Vorliegender Text
= = = = =
Wildkamera mit Prädatorenschutzzaun im Hintergrund - Foto: Maik Sommerhage
Untersuchungen zum Kiebitz in Hessen
Wie kann man dem gefährdeten Wiesenvogel helfen?
Mit den früher häufig anzutreffenden Brutvögeln der Agrarlandschaft geht es seit Jahren bergab. Gründe hierfür sind vor allem Verfolgung, Umweltgifte sowie die Intensivierung der Landwirtschaft. Kiebitz, Feldlerche und Rebhuhn stehen exemplarisch für den dramatischen Rückgang der Feldvögel insgesamt. Der früher weitverbreitete Kiebitz ist heute in Hessen vom Aussterben bedroht und schon lange nicht mehr
in allen Landkreisen Hessens als Brutvogel anzutreffen. Von über 2.000 Paaren Ende der 1980er Jahre
sind derzeit etwa 200 Paare geblieben. Die Schwerpunkte liegen in den süd- und mittelhessischen Niederungen wie Ohmbecken, Wetterau und Hessisches Ried.
Das Projekt „Sympathieträger Kiebitz“
Der NABU hat 2014 ein bundesweites Schutzprojekt für den Kiebitz gestartet. Das Förderprojekt „Der Sympathieträger Kiebitz als Botschafter: Umsetzung eines Artenschutz- Projektes zur Förderung des Kiebitzes in der Agrarlandschaft“ hatte eine Laufzeit von fünf Jahren. Mit zahlreichen Aktivitäten wollten der NABU und seine Partner in mehreren Bundesländern einen Beitrag zum Schutz des Kiebitzes in der Agrarlandschaft leisten. Bis Ende 2018 sollten vor allem Artenschutzmaßnahmen in „normalen“ Agrarlandschaften entwickelt und in verschiedene Förderprogramme integriert werden.
Zusätzlich sollte, das Management für Kiebitze in Schutzgebieten optimiert werden, damit diese zu Populationsquellen (Spenderquellen) für unbesiedelte Bereiche werden. Die Aktivitäten wurden durch eine Öffentlichkeitskampagne begleitet, die den Kiebitz zu einem Botschafter für Biodiversität im Agrarbereich machte.
Im mittelhessischen Landkreis Marburg-Biedenkopf beteiligte sich die NABU-Stiftung Hessisches Naturerbe gemeinsam mit NABU-Aktiven, sowie Mitgliedern der AG Wiesenbrüter-Schutz des Landkreises Marburg-Biedenkopf von 2016 bis 2017 am Kiebitzprojekt. Dabei kam es in beiden Jahren zu einer engen Zusammenarbeit mit dem Fachdienst Agrarförderung und Agrarumwelt und der Unteren Naturschutzbehörde des Landkreises Marburg-Biedenkopf.
Kiebitze im Landkreis Marburg-Biedenkopf
Noch Ende der 1960er-Jahre brüteten in Marburg-Biedenkopf rund 250 Kiebitzpaare. In den folgenden Jahrzehnten kam es zu deutlichen Bestandsrückgängen. 2016 und 2017 brüteten Kiebitze nur noch im Bereich des Amöneburger Beckens und seiner Randbereiche sowie im Marburger Lahntal. Das östlich der Stadt Marburg gelegene, 130 Quadratkilometer große, Amöneburger Becken ist eine Talsenke und stellt eine der größten zusammenhängenden Ackerflächen Hessens dar.
= = = = =
Verfügbare Daten
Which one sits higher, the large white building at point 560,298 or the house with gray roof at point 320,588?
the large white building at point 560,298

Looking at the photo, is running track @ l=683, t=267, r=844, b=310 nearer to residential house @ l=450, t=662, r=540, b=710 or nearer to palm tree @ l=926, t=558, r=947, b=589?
= = = = =
Beantworte die folgenden Fragen mithilfe des Textes über den Kiebitz in Hessen:
1. Wie viele Kiebitzpaare gibt es derzeit etwa in Hessen?
2. In welchem Jahr startete der NABU das bundesweite Schutzprojekt für den Kiebitz?
3. Wie groß ist das Amöneburger Becken?

1. Etwa 200 Paare.
2. 2014.
3. 130 Quadratkilometer.